__Written task__
Format the records as a numbered list, leaving out any blank lines. Begin at the line that contains "Using camera distance, rank" and stop after the line that contains "5. the mowed grass", including both of those lines and nothing outside them.

[Rows from a spatial reasoning dataset]
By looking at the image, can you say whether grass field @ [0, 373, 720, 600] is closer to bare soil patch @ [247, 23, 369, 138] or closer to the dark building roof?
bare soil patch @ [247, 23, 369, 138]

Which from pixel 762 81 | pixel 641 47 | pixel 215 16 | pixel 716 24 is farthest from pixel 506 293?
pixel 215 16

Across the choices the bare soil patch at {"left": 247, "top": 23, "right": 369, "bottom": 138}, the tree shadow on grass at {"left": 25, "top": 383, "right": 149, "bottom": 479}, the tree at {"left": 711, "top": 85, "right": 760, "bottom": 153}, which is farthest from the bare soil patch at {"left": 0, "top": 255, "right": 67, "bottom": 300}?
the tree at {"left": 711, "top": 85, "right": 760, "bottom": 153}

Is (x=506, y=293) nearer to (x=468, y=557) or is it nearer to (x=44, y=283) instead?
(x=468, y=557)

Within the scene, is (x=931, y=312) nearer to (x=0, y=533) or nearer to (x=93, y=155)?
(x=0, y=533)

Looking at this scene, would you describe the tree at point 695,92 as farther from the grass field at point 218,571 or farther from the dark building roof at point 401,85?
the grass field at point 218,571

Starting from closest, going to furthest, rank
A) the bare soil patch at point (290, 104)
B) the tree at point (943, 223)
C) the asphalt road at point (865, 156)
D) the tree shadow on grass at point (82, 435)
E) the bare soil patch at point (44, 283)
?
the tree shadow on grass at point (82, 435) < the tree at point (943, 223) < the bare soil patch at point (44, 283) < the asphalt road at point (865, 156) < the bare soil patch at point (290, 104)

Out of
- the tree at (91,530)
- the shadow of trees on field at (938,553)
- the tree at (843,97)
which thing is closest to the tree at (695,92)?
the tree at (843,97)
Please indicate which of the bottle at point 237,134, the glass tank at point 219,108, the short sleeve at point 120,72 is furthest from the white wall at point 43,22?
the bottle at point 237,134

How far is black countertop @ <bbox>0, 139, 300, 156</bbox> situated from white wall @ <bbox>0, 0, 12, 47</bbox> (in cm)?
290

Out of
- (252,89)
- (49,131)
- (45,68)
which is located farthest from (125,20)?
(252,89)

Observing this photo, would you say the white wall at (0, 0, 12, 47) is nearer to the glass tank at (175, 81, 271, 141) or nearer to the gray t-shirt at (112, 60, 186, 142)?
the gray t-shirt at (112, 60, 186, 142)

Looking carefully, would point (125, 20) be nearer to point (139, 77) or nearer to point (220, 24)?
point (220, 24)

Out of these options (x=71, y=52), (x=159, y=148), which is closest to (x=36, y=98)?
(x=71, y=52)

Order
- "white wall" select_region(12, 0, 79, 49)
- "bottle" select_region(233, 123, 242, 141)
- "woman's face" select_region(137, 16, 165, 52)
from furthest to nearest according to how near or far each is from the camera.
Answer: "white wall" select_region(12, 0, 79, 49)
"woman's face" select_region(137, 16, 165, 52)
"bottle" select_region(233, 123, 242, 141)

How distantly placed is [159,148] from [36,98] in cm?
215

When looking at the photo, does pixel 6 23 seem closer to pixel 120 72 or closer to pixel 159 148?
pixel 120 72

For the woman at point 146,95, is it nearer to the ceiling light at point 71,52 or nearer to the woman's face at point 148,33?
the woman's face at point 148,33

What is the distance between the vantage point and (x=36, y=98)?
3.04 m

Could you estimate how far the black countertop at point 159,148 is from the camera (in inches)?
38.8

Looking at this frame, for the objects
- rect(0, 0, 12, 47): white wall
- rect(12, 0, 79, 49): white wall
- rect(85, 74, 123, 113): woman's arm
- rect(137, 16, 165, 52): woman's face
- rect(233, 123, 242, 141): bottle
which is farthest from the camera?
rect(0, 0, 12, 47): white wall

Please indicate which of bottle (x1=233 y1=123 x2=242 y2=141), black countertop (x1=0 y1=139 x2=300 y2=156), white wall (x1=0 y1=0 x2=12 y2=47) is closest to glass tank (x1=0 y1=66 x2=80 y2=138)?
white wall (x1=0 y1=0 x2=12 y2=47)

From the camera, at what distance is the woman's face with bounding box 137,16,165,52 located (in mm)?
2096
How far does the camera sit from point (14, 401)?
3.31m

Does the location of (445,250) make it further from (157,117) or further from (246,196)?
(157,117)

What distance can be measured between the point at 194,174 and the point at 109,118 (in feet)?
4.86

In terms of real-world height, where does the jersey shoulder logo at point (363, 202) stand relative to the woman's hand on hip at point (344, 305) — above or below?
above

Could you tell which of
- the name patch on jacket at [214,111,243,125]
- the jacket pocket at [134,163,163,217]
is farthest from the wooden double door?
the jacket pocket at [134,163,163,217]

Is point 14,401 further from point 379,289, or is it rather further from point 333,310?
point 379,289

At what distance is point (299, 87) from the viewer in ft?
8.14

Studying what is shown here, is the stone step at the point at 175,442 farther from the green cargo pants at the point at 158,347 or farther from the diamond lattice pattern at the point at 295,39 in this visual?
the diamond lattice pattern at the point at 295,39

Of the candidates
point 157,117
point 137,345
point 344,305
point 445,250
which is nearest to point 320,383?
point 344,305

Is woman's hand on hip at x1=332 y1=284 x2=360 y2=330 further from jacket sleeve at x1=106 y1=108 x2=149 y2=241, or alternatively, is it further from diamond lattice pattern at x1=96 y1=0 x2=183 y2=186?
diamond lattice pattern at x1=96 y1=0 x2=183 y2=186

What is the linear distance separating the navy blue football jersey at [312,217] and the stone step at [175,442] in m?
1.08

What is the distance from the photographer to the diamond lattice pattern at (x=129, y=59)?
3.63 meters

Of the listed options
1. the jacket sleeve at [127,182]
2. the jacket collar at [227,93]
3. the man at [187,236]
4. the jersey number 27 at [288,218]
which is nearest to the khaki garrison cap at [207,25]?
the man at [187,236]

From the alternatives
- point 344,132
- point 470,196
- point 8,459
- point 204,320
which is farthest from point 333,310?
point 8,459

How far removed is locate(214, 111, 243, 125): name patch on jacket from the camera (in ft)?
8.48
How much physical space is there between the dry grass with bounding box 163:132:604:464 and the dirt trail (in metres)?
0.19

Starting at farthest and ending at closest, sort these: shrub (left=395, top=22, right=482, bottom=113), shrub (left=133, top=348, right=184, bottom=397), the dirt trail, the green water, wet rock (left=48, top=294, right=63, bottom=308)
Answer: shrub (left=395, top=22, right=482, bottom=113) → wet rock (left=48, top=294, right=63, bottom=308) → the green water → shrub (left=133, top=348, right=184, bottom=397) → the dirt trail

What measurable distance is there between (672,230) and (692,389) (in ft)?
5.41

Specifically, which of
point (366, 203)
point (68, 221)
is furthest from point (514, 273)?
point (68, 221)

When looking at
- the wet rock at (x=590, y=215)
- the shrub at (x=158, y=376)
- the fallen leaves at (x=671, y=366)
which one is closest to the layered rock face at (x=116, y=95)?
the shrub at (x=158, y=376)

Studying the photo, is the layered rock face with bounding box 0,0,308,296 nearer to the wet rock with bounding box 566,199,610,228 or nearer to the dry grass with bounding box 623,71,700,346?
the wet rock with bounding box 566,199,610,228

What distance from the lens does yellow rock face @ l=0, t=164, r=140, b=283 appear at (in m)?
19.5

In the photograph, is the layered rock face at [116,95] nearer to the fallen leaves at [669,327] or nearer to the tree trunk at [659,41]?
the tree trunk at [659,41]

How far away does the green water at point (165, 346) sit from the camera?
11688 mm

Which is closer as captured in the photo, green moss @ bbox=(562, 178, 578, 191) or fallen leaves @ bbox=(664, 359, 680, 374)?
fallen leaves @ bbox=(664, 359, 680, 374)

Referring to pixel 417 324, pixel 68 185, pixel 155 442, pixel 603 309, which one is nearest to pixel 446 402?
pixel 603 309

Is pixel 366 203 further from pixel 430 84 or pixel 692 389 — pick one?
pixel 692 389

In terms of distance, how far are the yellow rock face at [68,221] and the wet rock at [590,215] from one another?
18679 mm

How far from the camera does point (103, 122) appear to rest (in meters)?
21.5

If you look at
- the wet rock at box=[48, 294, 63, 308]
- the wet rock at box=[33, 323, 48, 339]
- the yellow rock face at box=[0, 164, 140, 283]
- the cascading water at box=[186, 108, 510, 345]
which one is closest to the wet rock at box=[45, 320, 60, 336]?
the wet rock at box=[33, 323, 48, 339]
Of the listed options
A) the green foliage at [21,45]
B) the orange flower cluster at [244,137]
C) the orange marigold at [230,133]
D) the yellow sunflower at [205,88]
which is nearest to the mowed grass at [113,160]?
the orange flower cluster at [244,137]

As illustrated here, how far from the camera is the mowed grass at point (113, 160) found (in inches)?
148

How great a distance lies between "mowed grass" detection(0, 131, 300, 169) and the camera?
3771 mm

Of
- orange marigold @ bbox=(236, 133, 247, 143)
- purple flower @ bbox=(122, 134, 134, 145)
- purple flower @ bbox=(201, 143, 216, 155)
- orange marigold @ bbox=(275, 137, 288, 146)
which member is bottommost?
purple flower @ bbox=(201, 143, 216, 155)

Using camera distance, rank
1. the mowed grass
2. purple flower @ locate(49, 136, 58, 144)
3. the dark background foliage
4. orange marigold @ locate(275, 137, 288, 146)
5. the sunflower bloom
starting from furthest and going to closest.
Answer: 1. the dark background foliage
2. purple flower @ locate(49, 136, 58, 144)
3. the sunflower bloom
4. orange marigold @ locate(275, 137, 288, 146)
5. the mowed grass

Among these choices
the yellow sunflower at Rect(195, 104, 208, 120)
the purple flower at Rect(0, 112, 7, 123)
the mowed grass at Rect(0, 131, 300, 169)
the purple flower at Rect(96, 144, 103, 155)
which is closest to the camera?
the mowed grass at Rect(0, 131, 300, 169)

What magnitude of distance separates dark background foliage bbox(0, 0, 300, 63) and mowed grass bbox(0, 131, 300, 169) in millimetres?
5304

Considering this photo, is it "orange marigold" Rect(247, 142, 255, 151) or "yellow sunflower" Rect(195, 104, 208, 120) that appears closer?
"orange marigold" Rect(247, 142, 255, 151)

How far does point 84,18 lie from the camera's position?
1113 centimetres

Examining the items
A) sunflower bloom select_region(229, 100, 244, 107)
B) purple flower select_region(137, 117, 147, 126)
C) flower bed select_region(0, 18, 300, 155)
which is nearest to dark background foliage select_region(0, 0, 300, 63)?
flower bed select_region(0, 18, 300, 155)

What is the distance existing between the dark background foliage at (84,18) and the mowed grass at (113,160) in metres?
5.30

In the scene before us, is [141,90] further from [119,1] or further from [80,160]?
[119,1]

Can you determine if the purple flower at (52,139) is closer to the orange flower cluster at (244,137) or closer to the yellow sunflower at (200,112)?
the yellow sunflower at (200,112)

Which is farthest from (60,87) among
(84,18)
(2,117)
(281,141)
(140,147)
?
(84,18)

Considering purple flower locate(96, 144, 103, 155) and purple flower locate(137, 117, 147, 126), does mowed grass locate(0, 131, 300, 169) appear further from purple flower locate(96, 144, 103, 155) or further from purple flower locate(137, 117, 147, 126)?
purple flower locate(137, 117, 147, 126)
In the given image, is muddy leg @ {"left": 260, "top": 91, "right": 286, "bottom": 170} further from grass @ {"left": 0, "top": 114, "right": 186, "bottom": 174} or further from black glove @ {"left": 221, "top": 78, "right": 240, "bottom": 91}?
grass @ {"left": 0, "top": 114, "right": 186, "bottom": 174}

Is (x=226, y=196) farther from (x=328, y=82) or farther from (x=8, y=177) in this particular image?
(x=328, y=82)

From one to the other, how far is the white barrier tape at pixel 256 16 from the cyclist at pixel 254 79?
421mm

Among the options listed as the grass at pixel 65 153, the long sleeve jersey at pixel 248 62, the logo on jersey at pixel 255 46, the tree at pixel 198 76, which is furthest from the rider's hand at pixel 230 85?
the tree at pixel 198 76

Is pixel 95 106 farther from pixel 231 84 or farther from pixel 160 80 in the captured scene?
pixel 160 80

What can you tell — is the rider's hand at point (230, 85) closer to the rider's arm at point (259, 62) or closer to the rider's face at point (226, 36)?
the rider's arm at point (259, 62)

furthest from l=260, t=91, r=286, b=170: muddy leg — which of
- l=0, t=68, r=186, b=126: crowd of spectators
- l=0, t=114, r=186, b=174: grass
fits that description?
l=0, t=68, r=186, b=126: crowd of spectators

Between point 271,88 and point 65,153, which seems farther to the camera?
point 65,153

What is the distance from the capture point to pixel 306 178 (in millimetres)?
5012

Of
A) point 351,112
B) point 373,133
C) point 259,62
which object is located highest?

__Solution to the exercise__
1. Using camera distance, rank
2. 1. the mowed grass
3. 2. purple flower @ locate(49, 136, 58, 144)
4. 3. the dark background foliage
5. 4. orange marigold @ locate(275, 137, 288, 146)
6. 5. the sunflower bloom
7. starting from furthest and going to closest.
8. Answer: 1. the dark background foliage
9. 2. purple flower @ locate(49, 136, 58, 144)
10. 3. the sunflower bloom
11. 4. orange marigold @ locate(275, 137, 288, 146)
12. 5. the mowed grass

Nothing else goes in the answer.